> Page
----
Mögglingen (/de/) is a municipality in the German state of Baden-Württemberg, in Ostalbkreis district.

==Geography==
Mögglingen is positioned at between 398 and 475 meters above sea level, along the upper Rems valley in the north-eastern foothills of the "Swabian Jura" between Schwäbisch Gmünd (13 km / 8 miles) and administrative centre of the Ostalbkreis, Aalen (11 km / 7 miles).

==Neighbouring communities==
The municipality is bordering to the north to Heuchlingen, to the east to Essingen, in the south to the town Heubach and to the west to Böbingen an der Rems.

==History==
The first mention of Mögglingen was in the year 1143. The place belonged for a long time to the land territory of the Reichstadt Schwäbisch Gmünd. As soon as Schwäbisch Gmünd fell due to the Reichsdeputationshauptschluss in 1803 to the Kingdom of Württemberg, also Mögglingen became part of Württemberg and belonged to the newly formed Oberamt Gmünd, from 1938 Schwäbisch Gmünd. When this was dissolved by the district reform Baden-Württemberg 1973, Mögglingen became part of the newly formed Ostalbkreis.

==Religions==
Mögglingen remained Catholic even after the introduction of the Reformation in Württemberg, because most of the goods belonged to citizens and monasteries of the free catholic city Gmünd. Believers today belong to the Roman Catholic Church of St. Peter and Paul. A Protestant church was built only in 1968.
----
> Entries supplied
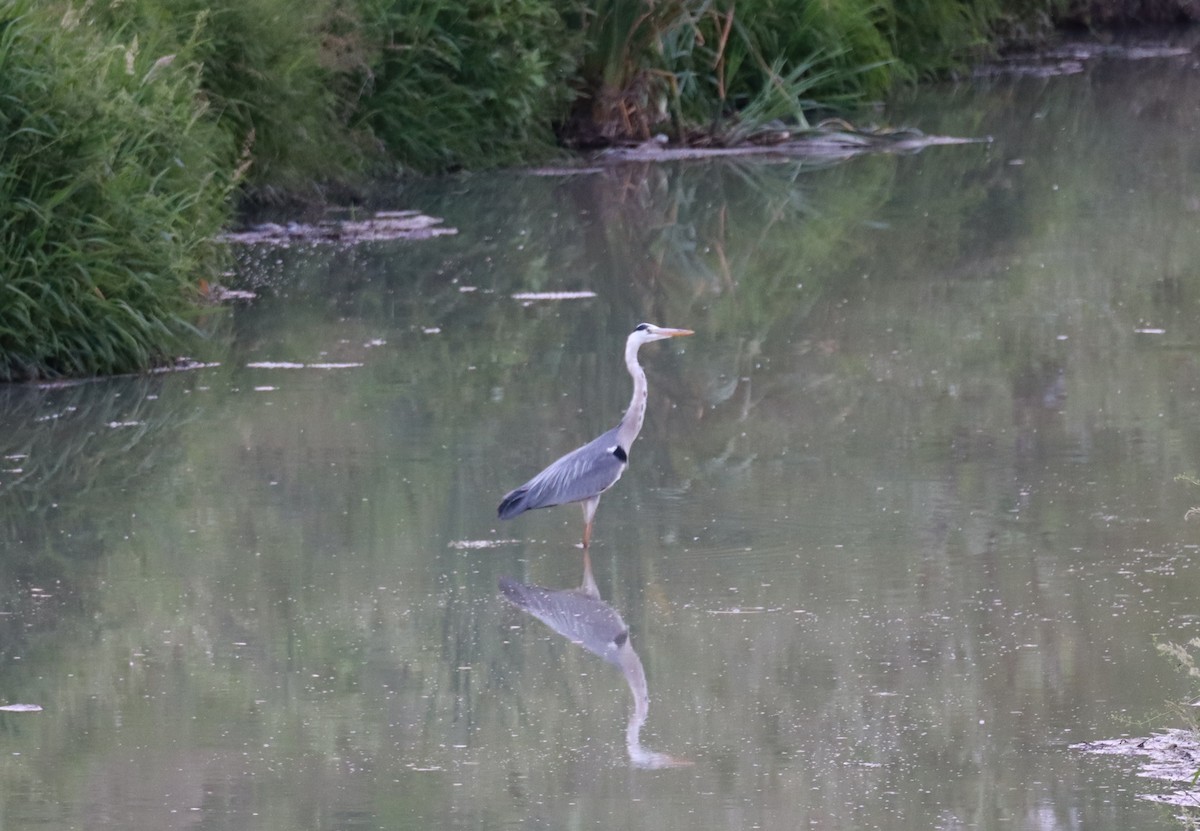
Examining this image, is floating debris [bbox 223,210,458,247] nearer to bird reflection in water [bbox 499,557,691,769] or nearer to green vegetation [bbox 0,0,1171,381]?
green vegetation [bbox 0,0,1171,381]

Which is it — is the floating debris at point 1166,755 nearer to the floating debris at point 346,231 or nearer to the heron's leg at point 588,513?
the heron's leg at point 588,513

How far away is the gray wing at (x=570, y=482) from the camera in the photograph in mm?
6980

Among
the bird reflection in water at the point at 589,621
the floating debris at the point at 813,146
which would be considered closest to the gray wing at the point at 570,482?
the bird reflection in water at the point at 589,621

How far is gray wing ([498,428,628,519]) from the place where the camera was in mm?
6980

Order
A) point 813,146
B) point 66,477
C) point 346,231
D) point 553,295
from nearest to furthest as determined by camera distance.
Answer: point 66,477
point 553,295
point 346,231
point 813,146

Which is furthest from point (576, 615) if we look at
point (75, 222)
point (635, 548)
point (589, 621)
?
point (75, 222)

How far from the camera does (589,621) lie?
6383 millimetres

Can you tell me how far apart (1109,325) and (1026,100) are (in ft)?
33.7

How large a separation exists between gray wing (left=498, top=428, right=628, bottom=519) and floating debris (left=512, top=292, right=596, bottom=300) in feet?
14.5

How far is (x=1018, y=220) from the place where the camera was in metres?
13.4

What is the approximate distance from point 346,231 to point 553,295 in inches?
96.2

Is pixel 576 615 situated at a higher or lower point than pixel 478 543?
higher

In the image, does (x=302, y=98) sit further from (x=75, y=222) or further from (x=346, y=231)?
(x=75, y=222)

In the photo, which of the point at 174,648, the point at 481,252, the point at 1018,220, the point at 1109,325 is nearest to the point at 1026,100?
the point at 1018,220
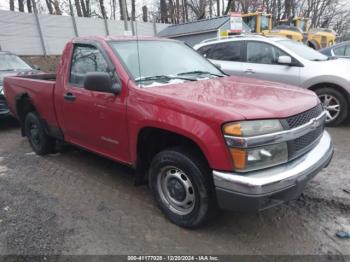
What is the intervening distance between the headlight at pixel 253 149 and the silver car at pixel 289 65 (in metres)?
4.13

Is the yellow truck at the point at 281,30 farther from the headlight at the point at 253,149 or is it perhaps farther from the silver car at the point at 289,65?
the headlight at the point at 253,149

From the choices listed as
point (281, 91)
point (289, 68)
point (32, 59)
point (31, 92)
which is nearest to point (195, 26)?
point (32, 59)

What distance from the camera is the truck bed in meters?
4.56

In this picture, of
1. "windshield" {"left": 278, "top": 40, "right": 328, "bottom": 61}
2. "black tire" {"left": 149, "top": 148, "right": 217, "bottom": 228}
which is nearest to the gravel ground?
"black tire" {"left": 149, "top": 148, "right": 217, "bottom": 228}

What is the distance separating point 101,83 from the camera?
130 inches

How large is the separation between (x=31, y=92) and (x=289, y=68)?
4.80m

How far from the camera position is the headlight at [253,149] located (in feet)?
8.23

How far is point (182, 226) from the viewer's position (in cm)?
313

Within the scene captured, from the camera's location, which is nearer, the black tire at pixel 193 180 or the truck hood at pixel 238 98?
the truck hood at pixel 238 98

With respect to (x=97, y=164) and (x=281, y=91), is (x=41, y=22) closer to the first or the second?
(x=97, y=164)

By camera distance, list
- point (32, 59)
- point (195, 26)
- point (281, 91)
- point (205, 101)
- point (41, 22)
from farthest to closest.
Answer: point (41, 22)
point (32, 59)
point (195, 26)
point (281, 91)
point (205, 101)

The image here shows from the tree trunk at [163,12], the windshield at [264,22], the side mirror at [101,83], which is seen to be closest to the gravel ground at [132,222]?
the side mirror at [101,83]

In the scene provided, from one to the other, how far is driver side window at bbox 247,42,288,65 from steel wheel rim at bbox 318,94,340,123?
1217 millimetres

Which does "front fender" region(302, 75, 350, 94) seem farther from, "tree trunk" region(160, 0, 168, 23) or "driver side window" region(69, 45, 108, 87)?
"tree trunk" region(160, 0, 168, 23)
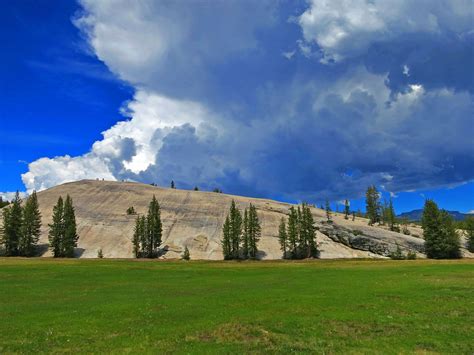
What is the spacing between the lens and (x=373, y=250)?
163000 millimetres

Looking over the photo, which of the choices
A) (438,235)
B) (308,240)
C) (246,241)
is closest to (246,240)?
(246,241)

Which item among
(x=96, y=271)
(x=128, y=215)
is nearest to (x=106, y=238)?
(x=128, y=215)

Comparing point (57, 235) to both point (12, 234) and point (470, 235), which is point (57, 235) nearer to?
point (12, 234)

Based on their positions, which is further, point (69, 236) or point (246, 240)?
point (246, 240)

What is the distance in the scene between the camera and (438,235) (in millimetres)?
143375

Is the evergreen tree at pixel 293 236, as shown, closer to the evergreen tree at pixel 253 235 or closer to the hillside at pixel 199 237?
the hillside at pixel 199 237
----
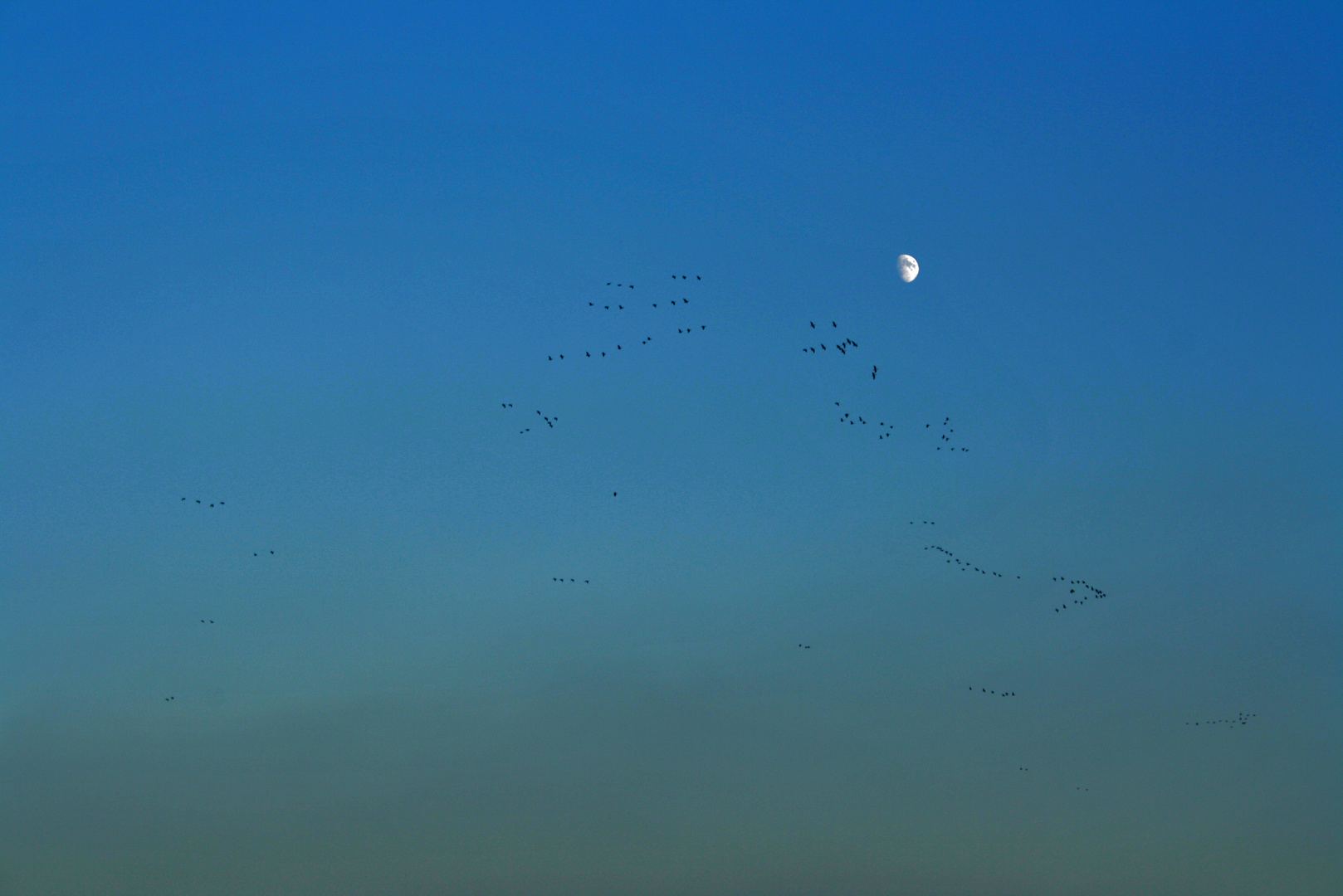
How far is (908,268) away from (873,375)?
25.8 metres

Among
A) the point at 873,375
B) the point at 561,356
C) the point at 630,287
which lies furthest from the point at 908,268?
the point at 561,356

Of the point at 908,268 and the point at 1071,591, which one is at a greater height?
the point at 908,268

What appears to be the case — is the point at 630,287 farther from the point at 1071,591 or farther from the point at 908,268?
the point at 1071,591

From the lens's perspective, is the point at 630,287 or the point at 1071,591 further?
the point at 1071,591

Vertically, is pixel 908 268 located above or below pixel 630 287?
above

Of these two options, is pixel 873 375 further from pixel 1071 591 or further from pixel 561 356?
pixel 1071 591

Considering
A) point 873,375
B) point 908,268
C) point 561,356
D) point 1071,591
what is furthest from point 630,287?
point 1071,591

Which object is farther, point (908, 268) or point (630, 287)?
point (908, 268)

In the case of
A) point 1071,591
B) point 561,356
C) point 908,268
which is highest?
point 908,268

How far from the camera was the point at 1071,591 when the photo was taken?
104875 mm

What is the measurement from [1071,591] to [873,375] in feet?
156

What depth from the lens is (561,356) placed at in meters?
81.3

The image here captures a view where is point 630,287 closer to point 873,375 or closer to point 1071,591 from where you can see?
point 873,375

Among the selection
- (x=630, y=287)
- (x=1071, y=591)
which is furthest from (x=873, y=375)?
----
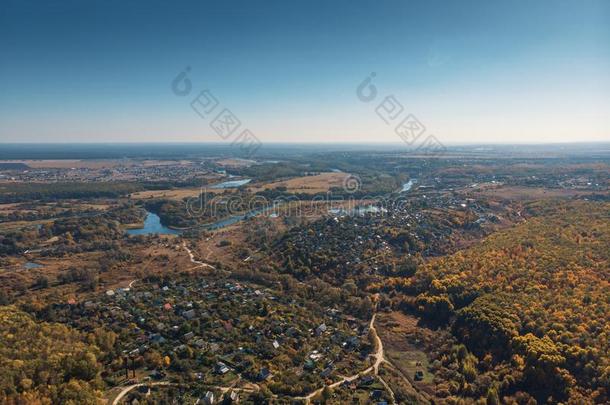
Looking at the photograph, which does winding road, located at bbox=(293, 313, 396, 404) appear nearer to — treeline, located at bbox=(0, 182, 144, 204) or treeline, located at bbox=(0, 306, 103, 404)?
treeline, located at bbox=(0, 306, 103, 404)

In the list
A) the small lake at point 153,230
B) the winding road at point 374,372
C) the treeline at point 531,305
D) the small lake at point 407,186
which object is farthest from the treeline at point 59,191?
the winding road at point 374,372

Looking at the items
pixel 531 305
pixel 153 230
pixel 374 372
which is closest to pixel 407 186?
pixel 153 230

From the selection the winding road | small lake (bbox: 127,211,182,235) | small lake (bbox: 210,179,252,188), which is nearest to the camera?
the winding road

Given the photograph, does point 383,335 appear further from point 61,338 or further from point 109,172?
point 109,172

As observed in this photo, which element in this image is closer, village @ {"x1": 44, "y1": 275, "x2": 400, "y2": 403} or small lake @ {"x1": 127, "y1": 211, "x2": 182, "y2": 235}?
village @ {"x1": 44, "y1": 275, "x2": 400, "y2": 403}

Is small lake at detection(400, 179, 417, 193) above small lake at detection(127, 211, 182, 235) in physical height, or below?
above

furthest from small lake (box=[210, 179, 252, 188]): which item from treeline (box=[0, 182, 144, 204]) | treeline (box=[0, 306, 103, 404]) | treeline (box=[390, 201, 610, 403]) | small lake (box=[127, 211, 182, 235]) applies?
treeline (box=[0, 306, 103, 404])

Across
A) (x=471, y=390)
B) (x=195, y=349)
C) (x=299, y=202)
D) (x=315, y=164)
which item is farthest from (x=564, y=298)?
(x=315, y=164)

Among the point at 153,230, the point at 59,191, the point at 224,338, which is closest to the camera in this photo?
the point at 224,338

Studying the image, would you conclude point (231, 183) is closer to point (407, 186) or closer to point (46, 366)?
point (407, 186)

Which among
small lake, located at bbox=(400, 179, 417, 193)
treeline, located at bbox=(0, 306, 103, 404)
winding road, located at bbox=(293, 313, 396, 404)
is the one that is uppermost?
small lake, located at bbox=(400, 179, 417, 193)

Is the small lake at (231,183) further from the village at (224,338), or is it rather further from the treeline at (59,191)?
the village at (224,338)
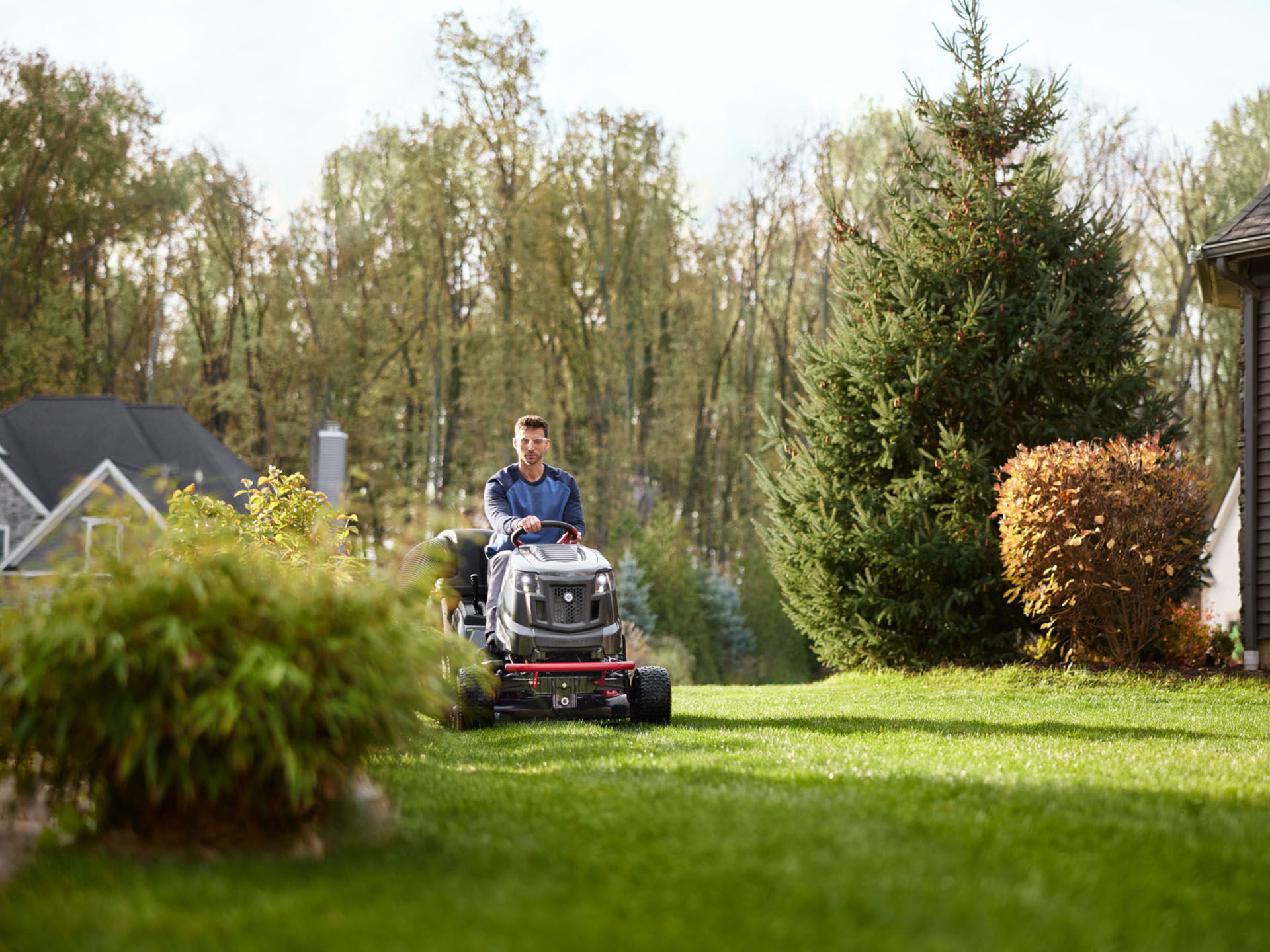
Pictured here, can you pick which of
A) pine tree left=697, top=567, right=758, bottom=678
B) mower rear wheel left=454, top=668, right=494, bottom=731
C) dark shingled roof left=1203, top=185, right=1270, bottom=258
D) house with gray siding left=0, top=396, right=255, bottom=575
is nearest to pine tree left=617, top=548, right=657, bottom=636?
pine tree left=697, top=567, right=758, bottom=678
----
> Work instructions
1 - From the Mögglingen text above, extract the passage from "Mögglingen (/de/) is" to "km / 7 miles).".
2 - According to the Mögglingen text, in what year was a Protestant church built?
3 - State whether each of the following statements agrees with the Mögglingen text, answering yes or no and quoting the deciding words.
(a) Mögglingen lies between Schwäbisch Gmünd and Aalen.
(b) Heubach borders the municipality to the north.
(c) The first mention of Mögglingen dates from 1143.

> Set of answers
1 -
Mögglingen (/de/) is a municipality in the German state of Baden-Württemberg, in Ostalbkreis district.

==Geography==
Mögglingen is positioned at between 398 and 475 meters above sea level, along the upper Rems valley in the north-eastern foothills of the "Swabian Jura" between Schwäbisch Gmünd (13 km / 8 miles) and administrative centre of the Ostalbkreis, Aalen (11 km / 7 miles).

2 - 1968

3 -
(a) Yes: "between Schwäbisch Gmünd (13 km / 8 miles) and administrative centre of the Ostalbkreis, Aalen (11 km / 7 miles)"
(b) No: "to the north to Heuchlingen" and "in the south to the town Heubach"
(c) Yes: "The first mention of Mögglingen was in the year 1143."